Easter massacres, police chief and former defense secretary arrested

The two high officials are accused of negligence: they failed to transmit terrorist warnings issued by the Indian secret services.  On the contrary, they accuse President Sirisena: "He never took our warnings seriously".

 


 Colombo (AsiaNews / Agencies) - Sri Lankan police have arrested their boss, Pujith Jayasundara (photo 2), and former Defense Secretary Hemasiri Fernando (photo 3).  The two senior state officials are accused of not having alerted the security organs and thus favored the Easter massacres against three churches and three hotels in Colombo.  The massacres, carried out on a festive day, caused the death of 258 people and the wounding of another 500.

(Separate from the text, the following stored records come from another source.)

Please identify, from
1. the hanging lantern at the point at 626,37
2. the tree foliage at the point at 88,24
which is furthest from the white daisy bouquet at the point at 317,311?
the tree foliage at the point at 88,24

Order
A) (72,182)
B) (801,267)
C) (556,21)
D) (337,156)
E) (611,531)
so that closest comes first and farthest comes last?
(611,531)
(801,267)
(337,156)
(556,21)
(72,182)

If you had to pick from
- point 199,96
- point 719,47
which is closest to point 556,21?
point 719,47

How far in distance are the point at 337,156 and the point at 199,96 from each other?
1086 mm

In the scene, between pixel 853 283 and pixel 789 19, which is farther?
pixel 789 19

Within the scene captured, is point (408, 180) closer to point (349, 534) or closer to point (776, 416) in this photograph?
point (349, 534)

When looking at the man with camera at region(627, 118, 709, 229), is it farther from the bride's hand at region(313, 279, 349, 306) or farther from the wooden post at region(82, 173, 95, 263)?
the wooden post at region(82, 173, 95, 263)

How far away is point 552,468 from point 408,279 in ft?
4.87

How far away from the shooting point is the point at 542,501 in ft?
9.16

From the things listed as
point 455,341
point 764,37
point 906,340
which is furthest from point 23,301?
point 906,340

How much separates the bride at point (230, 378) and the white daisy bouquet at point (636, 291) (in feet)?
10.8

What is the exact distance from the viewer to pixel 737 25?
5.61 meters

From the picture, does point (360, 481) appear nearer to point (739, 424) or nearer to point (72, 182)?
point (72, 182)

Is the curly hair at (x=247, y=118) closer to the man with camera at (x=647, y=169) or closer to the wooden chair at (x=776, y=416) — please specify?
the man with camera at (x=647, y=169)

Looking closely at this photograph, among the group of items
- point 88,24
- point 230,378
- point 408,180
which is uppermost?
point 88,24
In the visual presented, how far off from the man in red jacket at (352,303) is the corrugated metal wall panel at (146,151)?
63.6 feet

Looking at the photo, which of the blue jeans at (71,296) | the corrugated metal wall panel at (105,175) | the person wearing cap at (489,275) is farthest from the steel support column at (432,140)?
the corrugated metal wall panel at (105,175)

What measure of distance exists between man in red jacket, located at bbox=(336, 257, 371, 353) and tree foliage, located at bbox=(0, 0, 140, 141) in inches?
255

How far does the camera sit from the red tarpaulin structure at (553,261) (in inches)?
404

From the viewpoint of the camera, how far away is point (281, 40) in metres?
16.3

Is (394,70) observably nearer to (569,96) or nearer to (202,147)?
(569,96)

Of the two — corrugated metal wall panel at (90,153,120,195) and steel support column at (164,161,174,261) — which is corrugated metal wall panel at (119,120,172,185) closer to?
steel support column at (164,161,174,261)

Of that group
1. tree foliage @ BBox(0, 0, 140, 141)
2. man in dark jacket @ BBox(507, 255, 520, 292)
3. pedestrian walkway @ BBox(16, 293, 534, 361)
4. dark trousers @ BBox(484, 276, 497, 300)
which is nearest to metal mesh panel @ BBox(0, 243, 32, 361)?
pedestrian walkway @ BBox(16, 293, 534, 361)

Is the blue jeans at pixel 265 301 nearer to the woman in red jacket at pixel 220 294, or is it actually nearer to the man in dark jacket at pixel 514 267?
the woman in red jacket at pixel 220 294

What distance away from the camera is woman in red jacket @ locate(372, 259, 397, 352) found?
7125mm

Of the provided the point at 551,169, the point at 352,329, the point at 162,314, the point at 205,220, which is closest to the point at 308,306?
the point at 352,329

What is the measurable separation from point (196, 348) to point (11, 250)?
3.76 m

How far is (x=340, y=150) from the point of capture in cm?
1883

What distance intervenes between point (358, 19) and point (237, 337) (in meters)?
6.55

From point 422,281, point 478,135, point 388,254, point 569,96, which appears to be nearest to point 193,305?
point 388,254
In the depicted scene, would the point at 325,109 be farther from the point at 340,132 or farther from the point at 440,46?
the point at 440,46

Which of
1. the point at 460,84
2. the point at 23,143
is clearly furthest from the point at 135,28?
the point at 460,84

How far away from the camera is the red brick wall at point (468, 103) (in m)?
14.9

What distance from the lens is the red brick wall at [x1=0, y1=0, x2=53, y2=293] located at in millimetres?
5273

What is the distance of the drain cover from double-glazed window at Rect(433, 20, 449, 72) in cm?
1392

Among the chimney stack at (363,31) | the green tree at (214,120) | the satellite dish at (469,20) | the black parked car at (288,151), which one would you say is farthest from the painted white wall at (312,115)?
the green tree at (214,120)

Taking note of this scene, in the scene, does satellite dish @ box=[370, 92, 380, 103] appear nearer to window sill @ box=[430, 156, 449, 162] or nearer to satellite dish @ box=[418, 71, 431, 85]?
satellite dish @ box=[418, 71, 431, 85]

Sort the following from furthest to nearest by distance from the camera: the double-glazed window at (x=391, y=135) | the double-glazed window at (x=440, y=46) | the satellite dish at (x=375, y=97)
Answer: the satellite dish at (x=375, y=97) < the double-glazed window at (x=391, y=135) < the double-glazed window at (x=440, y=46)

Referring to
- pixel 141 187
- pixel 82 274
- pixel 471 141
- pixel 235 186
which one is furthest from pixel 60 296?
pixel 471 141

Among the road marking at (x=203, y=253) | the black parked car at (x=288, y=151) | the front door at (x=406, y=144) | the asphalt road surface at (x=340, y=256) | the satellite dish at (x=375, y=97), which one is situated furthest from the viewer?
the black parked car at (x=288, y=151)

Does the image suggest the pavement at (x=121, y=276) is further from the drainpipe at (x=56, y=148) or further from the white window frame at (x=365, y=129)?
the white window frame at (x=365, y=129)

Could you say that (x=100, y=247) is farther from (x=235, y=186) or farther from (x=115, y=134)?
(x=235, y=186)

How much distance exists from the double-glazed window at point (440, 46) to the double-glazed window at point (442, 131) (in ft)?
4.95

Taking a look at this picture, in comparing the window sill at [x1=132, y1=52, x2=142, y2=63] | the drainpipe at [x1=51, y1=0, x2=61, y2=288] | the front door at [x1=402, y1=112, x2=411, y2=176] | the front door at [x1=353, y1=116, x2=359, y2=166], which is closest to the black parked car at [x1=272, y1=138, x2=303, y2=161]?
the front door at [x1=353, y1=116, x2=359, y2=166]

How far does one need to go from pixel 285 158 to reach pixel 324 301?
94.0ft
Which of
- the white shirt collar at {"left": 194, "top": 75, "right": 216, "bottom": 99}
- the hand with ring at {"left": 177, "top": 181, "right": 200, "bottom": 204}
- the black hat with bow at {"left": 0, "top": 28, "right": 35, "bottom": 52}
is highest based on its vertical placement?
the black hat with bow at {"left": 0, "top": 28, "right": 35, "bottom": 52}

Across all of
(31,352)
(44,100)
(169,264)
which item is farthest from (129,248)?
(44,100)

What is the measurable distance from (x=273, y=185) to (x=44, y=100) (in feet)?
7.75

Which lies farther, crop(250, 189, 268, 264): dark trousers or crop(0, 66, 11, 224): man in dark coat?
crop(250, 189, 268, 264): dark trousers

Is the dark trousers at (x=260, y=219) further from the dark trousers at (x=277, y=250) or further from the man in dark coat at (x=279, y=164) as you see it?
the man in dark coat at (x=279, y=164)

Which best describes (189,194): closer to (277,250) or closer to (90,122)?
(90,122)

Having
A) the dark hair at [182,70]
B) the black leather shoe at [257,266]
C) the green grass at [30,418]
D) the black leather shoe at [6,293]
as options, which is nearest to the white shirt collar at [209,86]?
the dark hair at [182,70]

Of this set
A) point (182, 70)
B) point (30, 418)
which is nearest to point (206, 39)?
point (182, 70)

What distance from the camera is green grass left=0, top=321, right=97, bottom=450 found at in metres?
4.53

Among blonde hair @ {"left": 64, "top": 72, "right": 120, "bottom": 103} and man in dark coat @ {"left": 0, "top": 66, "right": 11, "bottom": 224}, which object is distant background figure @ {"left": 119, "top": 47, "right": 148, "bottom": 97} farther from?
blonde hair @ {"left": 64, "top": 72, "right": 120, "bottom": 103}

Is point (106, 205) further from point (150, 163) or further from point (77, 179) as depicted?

The police spokesman said that the main accusation was that they had acted negligently.  Their attitude, he adds, has led to carrying out "crimes against humanity", and for this "they deserve to be indicted for murder".

In fact, after the carnage of April 21, it emerged that the Indian intelligence services had issued three terrorism alerts in the weeks preceding the attacks, which were ignored by the leaders of Sri Lanka.  The first warning dated back to 4 April;  the last one a few hours before the explosions.

Indian information warned the authorities in Colombo about the activities of Zahran Hashim, leader of the National Thowheed Jamath fundamentalist group (Ntj) author of the attacks.  According to the secret services in Delhi, the terrorist, who died in the massacres, had long been probing the possibility of creating a faction of the Islamic State (which claimed responsibility for the massacres) between South India and Sri Lanka.

After the attacks President Maithripala Sirisena himself had been forced to admit, not without embarrassment, that he had received no warning from the police.  For this he asked for the resignation of both arrested: Fernando resigned a few days after the massacre;  Jayasundara instead refused, and for this reason was suspended.

For their part, the two senior officials claim to have alerted the president's office, but Sirisena never "took the threats seriously".  The president insists instead that he never received the alerts.  He is also Minister of Defense and Public Order, therefore responsible for state security.